TASK TO CARRY OUT: Render the records below as a JSON list of strings, with one string per line and blank lines omitted.

THE INPUT:
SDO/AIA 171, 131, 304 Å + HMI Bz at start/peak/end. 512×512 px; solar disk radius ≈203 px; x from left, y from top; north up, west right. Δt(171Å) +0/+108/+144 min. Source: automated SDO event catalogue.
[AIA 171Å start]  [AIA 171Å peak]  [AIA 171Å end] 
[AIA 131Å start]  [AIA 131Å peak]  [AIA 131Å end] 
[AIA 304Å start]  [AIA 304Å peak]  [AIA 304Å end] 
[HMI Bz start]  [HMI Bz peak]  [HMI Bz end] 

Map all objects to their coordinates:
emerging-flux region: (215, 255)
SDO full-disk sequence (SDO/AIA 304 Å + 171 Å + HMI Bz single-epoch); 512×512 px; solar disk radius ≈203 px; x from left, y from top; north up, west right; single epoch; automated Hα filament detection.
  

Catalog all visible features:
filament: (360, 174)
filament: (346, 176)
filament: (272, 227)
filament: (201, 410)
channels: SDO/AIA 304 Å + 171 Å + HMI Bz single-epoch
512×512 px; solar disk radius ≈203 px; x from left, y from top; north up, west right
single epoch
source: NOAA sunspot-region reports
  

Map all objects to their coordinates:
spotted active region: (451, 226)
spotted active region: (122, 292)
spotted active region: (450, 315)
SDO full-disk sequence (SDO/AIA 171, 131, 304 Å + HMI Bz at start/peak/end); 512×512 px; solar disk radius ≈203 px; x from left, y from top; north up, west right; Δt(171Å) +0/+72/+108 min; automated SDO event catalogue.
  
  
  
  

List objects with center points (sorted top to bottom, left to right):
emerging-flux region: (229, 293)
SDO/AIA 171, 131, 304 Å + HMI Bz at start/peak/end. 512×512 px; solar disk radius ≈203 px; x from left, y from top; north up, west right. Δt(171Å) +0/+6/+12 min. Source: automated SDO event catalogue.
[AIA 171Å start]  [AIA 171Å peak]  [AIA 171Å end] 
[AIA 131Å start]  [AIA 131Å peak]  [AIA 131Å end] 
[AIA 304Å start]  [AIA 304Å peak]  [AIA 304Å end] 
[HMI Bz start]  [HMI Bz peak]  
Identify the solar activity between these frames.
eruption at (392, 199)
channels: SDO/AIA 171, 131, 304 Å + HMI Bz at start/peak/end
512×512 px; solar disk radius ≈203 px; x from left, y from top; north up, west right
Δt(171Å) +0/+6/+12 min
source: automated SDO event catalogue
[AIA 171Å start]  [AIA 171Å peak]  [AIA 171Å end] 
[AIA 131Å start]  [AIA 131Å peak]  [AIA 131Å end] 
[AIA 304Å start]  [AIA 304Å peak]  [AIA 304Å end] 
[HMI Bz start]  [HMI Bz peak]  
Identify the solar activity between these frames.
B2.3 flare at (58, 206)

EXPECTED ANSWER:
[
  "SDO/AIA 171, 131, 304 Å + HMI Bz at start/peak/end. 512×512 px; solar disk radius ≈203 px; x from left, y from top; north up, west right. Δt(171Å) +0/+108/+144 min. Source: automated SDO event catalogue.",
  "[AIA 171Å start]  [AIA 171Å peak]  [AIA 171Å end] ",
  "[AIA 131Å start]  [AIA 131Å peak]  [AIA 131Å end] ",
  "[AIA 304Å start]  [AIA 304Å peak]  [AIA 304Å end] ",
  "[HMI Bz start]  [HMI Bz peak]  [HMI Bz end] ",
  "Map all objects to their coordinates:",
  "emerging-flux region: (215, 255)",
  "SDO full-disk sequence (SDO/AIA 304 Å + 171 Å + HMI Bz single-epoch); 512×512 px; solar disk radius ≈203 px; x from left, y from top; north up, west right; single epoch; automated Hα filament detection.",
  "Catalog all visible features:",
  "filament: (360, 174)",
  "filament: (346, 176)",
  "filament: (272, 227)",
  "filament: (201, 410)",
  "channels: SDO/AIA 304 Å + 171 Å + HMI Bz single-epoch",
  "512×512 px; solar disk radius ≈203 px; x from left, y from top; north up, west right",
  "single epoch",
  "source: NOAA sunspot-region reports",
  "Map all objects to their coordinates:",
  "spotted active region: (451, 226)",
  "spotted active region: (122, 292)",
  "spotted active region: (450, 315)",
  "SDO full-disk sequence (SDO/AIA 171, 131, 304 Å + HMI Bz at start/peak/end); 512×512 px; solar disk radius ≈203 px; x from left, y from top; north up, west right; Δt(171Å) +0/+72/+108 min; automated SDO event catalogue.",
  "List objects with center points (sorted top to bottom, left to right):",
  "emerging-flux region: (229, 293)",
  "SDO/AIA 171, 131, 304 Å + HMI Bz at start/peak/end. 512×512 px; solar disk radius ≈203 px; x from left, y from top; north up, west right. Δt(171Å) +0/+6/+12 min. Source: automated SDO event catalogue.",
  "[AIA 171Å start]  [AIA 171Å peak]  [AIA 171Å end] ",
  "[AIA 131Å start]  [AIA 131Å peak]  [AIA 131Å end] ",
  "[AIA 304Å start]  [AIA 304Å peak]  [AIA 304Å end] ",
  "[HMI Bz start]  [HMI Bz peak]  ",
  "Identify the solar activity between these frames.",
  "eruption at (392, 199)",
  "channels: SDO/AIA 171, 131, 304 Å + HMI Bz at start/peak/end",
  "512×512 px; solar disk radius ≈203 px; x from left, y from top; north up, west right",
  "Δt(171Å) +0/+6/+12 min",
  "source: automated SDO event catalogue",
  "[AIA 171Å start]  [AIA 171Å peak]  [AIA 171Å end] ",
  "[AIA 131Å start]  [AIA 131Å peak]  [AIA 131Å end] ",
  "[AIA 304Å start]  [AIA 304Å peak]  [AIA 304Å end] ",
  "[HMI Bz start]  [HMI Bz peak]  ",
  "Identify the solar activity between these frames.",
  "B2.3 flare at (58, 206)"
]